Hoje eu me aborreci de verdade com o Sebastian. Estávamos estudando no jardim (isso fazemos sem problemas, talvez porque tenhamos que falar apenas sobre a matéria), quando perguntei se ele gostaria de ir comigo até o lago. Foi quando vi aquele mesmo comportamento arredio, o mesmo fugir de olhos, a sensação amarga e intragável de estar sendo evitado. Geralmente me sinto constrangido ou triste quando ele age assim, involuntariamente me apiedo dele.
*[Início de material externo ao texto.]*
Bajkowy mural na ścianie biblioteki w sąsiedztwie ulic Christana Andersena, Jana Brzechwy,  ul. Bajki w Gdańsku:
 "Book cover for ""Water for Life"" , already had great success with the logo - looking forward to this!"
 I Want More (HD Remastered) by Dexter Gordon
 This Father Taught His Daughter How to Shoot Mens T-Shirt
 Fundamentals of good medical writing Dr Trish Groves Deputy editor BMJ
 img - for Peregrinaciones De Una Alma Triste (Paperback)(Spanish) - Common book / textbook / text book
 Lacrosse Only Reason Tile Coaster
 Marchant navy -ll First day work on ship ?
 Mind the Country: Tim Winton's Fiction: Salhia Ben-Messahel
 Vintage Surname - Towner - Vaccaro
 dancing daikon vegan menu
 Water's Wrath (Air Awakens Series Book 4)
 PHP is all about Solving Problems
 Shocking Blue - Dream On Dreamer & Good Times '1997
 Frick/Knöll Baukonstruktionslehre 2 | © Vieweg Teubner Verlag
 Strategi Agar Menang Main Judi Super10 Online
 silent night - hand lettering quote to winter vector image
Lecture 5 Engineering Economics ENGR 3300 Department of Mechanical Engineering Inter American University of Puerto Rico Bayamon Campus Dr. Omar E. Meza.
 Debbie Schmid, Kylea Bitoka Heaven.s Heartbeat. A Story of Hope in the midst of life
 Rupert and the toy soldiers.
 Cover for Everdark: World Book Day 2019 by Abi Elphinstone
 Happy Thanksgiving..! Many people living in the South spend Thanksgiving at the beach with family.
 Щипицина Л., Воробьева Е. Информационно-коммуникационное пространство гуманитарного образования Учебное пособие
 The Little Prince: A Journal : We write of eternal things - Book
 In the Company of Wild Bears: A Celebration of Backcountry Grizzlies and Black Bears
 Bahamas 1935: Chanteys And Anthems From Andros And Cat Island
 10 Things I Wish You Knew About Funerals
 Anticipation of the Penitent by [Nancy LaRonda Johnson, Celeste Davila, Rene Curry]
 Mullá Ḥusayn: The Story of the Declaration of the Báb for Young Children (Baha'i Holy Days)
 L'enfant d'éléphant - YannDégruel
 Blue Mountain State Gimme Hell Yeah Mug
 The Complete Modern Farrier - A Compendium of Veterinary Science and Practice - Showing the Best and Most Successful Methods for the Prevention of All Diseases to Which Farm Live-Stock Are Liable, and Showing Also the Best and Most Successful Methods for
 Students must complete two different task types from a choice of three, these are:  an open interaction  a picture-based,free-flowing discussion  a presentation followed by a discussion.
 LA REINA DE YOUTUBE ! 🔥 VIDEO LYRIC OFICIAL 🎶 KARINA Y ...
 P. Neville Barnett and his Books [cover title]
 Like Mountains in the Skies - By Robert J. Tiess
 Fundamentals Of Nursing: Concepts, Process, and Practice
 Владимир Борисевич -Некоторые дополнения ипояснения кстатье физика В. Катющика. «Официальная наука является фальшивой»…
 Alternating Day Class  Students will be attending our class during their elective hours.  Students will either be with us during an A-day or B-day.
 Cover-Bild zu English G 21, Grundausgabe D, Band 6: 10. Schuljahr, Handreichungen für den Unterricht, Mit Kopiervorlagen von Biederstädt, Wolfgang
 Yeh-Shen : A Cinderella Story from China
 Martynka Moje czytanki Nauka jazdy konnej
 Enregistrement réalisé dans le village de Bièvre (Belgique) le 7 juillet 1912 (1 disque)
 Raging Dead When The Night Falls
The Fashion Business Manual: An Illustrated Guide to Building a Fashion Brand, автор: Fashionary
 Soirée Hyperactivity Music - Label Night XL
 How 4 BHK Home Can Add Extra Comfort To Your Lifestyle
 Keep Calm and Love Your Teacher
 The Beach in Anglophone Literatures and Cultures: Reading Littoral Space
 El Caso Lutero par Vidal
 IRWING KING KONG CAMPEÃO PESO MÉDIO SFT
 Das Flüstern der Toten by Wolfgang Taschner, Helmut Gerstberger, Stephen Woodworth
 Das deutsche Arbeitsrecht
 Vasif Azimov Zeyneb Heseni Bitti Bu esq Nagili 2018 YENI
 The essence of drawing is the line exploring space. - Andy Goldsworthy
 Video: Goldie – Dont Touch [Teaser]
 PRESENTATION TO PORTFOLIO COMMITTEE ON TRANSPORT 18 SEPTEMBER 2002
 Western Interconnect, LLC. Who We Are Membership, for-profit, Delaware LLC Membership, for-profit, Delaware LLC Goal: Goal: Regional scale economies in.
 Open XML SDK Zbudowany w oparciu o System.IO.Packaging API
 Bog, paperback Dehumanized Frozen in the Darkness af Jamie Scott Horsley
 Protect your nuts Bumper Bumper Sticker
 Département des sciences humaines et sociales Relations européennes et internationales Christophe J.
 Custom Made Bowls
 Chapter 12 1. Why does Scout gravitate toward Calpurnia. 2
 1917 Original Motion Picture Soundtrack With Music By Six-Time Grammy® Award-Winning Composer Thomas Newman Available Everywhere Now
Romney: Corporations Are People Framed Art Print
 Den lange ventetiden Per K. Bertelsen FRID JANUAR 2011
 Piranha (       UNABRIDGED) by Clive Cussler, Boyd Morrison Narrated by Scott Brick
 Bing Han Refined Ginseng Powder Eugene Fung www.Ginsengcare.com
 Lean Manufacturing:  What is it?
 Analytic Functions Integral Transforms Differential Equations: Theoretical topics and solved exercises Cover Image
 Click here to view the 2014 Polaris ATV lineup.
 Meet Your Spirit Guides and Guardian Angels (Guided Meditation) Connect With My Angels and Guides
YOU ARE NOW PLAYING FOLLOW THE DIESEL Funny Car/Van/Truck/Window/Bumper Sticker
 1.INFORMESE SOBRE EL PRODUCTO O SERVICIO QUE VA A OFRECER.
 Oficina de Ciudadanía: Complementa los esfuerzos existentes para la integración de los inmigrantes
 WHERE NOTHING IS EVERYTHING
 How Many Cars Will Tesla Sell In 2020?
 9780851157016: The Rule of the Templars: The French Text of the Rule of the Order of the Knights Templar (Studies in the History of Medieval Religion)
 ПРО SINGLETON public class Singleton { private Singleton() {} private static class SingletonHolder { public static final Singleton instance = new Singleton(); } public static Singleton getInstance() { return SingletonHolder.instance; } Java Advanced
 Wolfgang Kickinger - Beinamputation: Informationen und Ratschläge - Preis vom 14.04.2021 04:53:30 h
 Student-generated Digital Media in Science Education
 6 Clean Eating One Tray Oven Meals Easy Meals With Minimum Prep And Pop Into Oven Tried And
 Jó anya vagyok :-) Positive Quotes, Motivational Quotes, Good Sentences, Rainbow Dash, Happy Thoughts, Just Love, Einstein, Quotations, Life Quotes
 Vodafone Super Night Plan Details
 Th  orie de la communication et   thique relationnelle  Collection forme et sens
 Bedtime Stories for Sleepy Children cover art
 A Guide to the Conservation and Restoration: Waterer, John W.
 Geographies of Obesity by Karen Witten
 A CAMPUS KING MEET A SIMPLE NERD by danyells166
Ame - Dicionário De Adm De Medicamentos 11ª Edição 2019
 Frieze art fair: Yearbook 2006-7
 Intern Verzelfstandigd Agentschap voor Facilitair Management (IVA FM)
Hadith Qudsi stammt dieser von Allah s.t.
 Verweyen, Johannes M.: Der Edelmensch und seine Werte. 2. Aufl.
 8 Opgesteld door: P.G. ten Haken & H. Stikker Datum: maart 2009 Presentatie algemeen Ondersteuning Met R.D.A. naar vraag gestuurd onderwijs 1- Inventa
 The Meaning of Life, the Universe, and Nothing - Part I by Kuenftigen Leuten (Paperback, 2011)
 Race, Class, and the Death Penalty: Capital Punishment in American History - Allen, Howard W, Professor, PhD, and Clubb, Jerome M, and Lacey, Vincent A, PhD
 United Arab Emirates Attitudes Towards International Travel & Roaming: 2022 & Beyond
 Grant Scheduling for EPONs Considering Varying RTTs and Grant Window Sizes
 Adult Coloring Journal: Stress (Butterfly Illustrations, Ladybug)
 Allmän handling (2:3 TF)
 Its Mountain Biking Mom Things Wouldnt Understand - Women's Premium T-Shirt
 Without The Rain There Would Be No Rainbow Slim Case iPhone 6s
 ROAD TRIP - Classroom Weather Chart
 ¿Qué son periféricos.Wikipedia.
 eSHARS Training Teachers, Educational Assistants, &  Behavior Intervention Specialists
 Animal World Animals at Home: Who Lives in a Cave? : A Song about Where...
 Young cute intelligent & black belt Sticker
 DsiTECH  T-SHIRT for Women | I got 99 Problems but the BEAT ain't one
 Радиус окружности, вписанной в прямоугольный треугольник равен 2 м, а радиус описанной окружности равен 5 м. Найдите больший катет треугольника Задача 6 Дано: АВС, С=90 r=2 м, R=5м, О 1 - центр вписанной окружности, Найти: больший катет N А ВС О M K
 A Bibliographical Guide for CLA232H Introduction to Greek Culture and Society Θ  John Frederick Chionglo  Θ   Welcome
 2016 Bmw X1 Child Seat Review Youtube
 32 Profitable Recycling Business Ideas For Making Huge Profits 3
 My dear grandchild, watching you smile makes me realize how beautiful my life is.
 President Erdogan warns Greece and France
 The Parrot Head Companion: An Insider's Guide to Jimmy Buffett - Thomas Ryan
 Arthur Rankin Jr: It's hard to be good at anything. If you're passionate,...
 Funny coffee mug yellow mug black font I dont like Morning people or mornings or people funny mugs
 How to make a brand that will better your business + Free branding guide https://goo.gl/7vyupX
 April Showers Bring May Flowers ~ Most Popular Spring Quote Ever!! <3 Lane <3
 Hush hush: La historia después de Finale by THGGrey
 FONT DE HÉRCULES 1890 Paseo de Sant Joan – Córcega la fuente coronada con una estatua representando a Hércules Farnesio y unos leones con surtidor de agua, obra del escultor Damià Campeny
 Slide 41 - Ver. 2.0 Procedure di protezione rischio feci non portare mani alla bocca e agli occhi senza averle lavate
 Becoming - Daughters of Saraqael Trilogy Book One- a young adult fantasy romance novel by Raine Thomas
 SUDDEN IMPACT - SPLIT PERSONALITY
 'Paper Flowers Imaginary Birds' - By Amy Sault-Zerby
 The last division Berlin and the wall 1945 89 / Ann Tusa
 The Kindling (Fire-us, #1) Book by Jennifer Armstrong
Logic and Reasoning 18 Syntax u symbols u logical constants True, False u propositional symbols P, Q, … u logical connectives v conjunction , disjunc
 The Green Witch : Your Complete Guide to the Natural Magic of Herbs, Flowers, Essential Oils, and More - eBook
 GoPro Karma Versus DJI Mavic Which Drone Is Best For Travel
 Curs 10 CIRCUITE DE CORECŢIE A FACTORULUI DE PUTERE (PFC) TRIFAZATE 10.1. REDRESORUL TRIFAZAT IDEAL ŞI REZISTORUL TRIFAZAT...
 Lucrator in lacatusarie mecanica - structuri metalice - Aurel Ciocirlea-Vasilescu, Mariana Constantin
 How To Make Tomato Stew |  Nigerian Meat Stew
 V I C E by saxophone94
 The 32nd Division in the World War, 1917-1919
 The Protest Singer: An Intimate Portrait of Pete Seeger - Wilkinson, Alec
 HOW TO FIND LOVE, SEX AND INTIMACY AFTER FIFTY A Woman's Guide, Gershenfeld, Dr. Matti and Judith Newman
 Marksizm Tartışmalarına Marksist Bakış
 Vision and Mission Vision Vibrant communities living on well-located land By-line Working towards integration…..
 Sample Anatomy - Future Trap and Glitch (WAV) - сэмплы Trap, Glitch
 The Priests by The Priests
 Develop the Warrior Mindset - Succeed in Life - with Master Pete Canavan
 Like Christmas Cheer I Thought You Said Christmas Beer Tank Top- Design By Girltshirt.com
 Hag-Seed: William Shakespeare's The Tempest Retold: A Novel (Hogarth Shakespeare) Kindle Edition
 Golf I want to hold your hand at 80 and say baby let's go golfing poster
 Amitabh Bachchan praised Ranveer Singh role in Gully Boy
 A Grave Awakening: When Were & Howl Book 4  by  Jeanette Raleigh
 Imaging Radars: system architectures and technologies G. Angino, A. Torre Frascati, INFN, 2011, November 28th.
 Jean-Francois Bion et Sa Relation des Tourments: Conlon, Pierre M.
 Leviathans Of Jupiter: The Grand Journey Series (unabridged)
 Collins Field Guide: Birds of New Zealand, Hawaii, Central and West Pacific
Mas hoje, hoje me subiu uma raiva repentina, uma inconformidade avassaladora.

Coloquei-me de pé num salto, com os cadernos em mãos e derrubando meus lápis. Joguei tudo dentro da minha bolsa, sem me preocupar se iria amassar ou sujar. “Não precisa continuar fingindo ser meu amigo se minha presença o incomoda tanto”, eu falei antes de me afastar. Não sei se ele tentou me impedir ou se disse alguma coisa, eu não olhei para trás até chegar aqui e estava surdo de raiva.

Minha bolsa está cheia de grama, devo ter arrancado quando apanhei os lápis do chão. Acabei de verificar que a folha do exercício rasgou bem no meio, vou ter que escrever tudo novamente. Maldito Sebastian!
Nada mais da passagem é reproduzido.